How many people on here has a friend who is always the victim? Their life is always falling apart, they "always have the worst luck", nothing ever goes right for them, and their negative nelly attitude starts to rub off on you? Friends that constantly mope, sulk, and never want to leave the house. You know, they mope about being alone, but don't want to be around anyone.

 

I try to be supportive as possible, but I think at this point, with a particular friend...they need some gentle "tough love". It's been going on for months, with no accountability being taken on their part. I think in order to move forward, you sometimes have to take a little responsibility for your role in your life of what's going on.

 

So my question is this...what have you done, or do you recommend doing to let someone know it's time to "knock it off"? I'd never want to walk away from a friend, but the constant negativity is trying, especially when you've got your own stresses going on. I don't want to hurt this friend but I'm at a breaking point of what to do!

Posted
How many people on here has a friend who is always the victim? Their life is always falling apart, they "always have the worst luck", nothing ever goes right for them, and their negative nelly attitude starts to rub off on you? Friends that constantly mope, sulk, and never want to leave the house. You know, they mope about being alone, but don't want to be around anyone.

 

You just described the way I was to a T... :o:laugh:

 

I try to be supportive as possible, but I think at this point, with a particular friend...they need some gentle "tough love". It's been going on for months, with no accountability being taken on their part. I think in order to move forward, you sometimes have to take a little responsibility for your role in your life of what's going on.

 

I am grateful to have friends that have employed the "not-so-gentle tough love" to help me pull my head from out of my ass. It's still a work in progress, but at least I'm pointed in the right direction now.

 

So my question is this...what have you done, or do you recommend doing to let someone know it's time to "knock it off"? I'd never want to walk away from a friend, but the constant negativity is trying, especially when you've got your own stresses going on.
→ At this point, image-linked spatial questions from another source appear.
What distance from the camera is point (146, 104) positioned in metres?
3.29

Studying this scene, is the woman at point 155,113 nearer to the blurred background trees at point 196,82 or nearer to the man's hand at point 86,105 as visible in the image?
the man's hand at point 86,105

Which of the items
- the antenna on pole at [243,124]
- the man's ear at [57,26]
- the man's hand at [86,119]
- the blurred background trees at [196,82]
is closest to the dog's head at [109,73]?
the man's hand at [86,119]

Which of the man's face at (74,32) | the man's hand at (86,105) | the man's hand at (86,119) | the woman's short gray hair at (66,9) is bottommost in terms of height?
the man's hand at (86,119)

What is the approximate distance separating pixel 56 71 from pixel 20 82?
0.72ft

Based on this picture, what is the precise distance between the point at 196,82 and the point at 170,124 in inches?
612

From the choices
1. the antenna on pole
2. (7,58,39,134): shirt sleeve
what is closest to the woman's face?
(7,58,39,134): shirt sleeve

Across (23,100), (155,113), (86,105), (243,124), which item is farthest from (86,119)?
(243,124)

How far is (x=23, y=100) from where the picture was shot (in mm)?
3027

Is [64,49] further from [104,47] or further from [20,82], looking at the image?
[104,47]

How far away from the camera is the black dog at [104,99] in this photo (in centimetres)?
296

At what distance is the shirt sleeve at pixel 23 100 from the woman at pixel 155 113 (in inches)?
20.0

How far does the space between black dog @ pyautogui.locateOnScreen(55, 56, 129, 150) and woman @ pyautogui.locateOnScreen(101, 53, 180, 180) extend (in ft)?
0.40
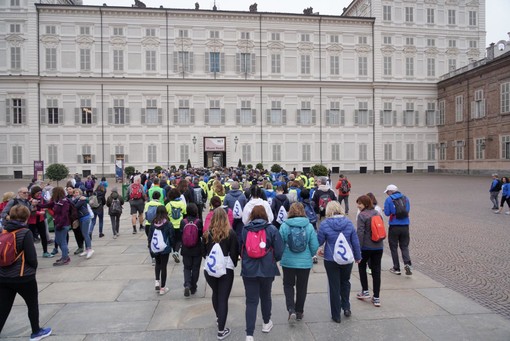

I don't want to hurt this friend but I'm at a breaking point of what to do!

 

You said it...accountability...hold your friend accountable for his/her actions...call them out on it...if it's just as simple as saying, "stop being such a little b*tch"...

 

And I know you said you didn't want to walk away from your friend, but at some point, you've got to remove the negative influences on your life if they are detrimental to your happiness...

Posted
I am grateful to have friends that have employed the "not-so-gentle tough love" to help me pull my head from out of my ass. It's still a work in progress, but at least I'm pointed in the right direction now.

 

;)

 

You said it...accountability...hold your friend accountable for his/her actions...call them out on it...if it's just as simple as saying, "stop being such a little b*tch"...

 

Sometimes it's literally just that simple. BUT it takes the right person to snap out of it based on that sort of not-so-gentle tough love. ;)

Posted

I have a "poor me syndrome" but tough love doesn't work on me.

 

Everybody is different.

 

When people give me tough love, I get defensive, angry and withdraw even more. I think to myself f... you, I don't need you in my life anyway. I feel like the whole world hates me and is against me, and I tend to act out even more. It only perpetuates the negative cycle.

 

On the hard hand, when people show me love and support I tend to feel humbled and guilty for being too negative. This makes me think "Awww, I have people that really care about me, they deserve better than my constant whining. I am going to do better".

 

As an example, I told my parents that I have the worst boss in the world and am going to quit my job. They were really supportive and said that they will stand by me in anything I decided to do. My brother even worked out a plan on how I will get by financially without a job for a while. I felt so loved that I snapped out of it and decided to stick it out. I felt that they don't deserve me being a financial burden on them. Now, have they told me "You are being a little biatch, you need to stop this and try harder". I would say F.. YOU and hand in my resignation the next day as an act of rebellion.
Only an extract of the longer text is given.